Working with water districts to optimize their irrigation schedules or their deliveries, to be able to take advantage ...
David Roberts
So they could change the way they do things to optimize power delivery too?
Emily Morris
Yes, I mean, this is one of the very few generation types, particularly on the distribution grid, that is a controllable feedstock. And so to the extent that a water district can generate double the revenue by flowing water during specific times, there are incentives to do so.
David Roberts
Interesting.
Emily Morris
And we can provide those. And so aligning incentives between the water district Emrgy and the farmers that they serve to be able to really bring a powerful force of renewable energy onto the grid at the right times of day or the right times of year is something that we believe distributed hydro has a unique ability to do.
David Roberts
So I'm guessing that this is in early days, this idea of a water district sort of co-optimizing water usage and power output.
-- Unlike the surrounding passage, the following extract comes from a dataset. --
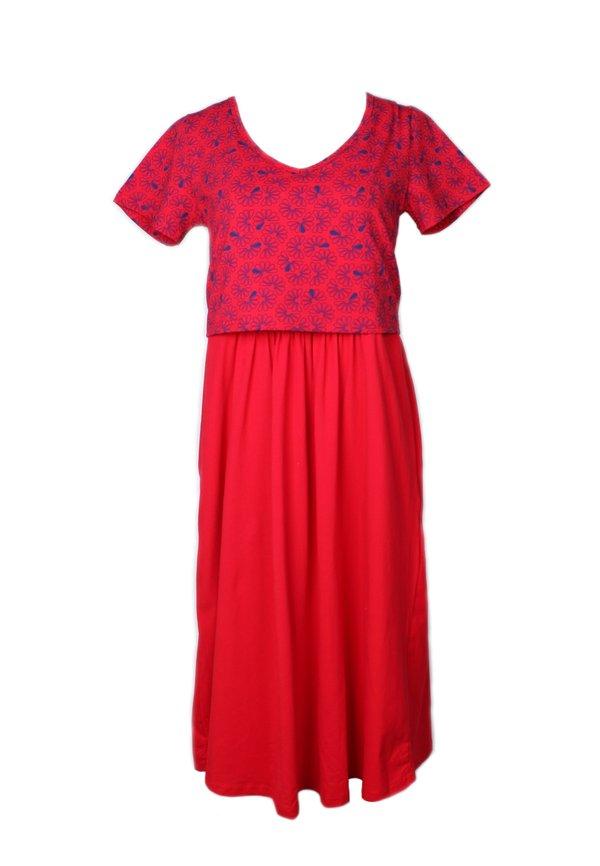 Floral Patterned Print Nursing Skater Dress RED (Ladies' Dress)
I would guess that there's a lot of running room there to find efficiencies and find better ways of doing things.
Emily Morris
That's right there is it's early days. I mean, we are working one of our municipal clients, the canal that we're installed within, its only job is to manage water levels between two reservoirs. So there is a ton of operational flexibility within that section and being able to work with them on optimization of the water flows to drive power is something very straightforward. Now, there are other districts that have been doing things the same way for 50 years. And perhaps they're going to be more of the districts where you have to put the incentive out there first, let them start to see how it changes their income with a change in flow and guide them on that, and we'll see it over time.
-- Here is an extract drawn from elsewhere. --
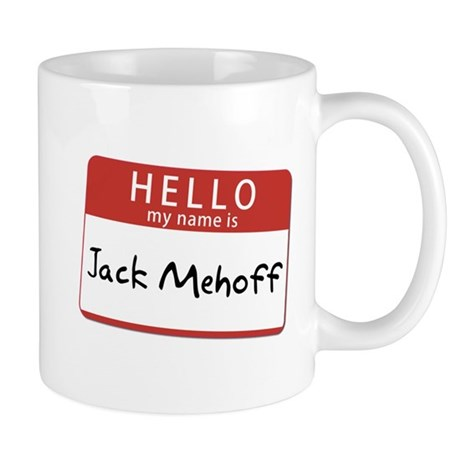 Jack Mehoff Mug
But this is one thing that we talk about a lot at Emrgy, is how to adequately predict future behaviors with water as a function of how this partnership can work together and provide them both the data, the revenues and other services that are helpful.
David Roberts
You could even imagine water districts with an array of these turbines installed maybe playing a role in demand response type things. In other words, they might have the ability to sort of turn it up and down on demand as a source of value.
Emily Morris
Absolutely, and they can do it both on the water side as well as somewhat on the power side as well. If you're familiar with the energy water nexus, the concept that it takes quite a bit of electricity to move water, move and treat water, a lot of these water districts are huge electricity consumers. And so one thing we often talk about with districts is what are their highest consumers of electricity? Is it a particular groundwater well? Is it a particular pumping plant? Is it a particular water treatment facility? How can we both utilize the water to drive demand response and to drive smart operation of water and therefore power?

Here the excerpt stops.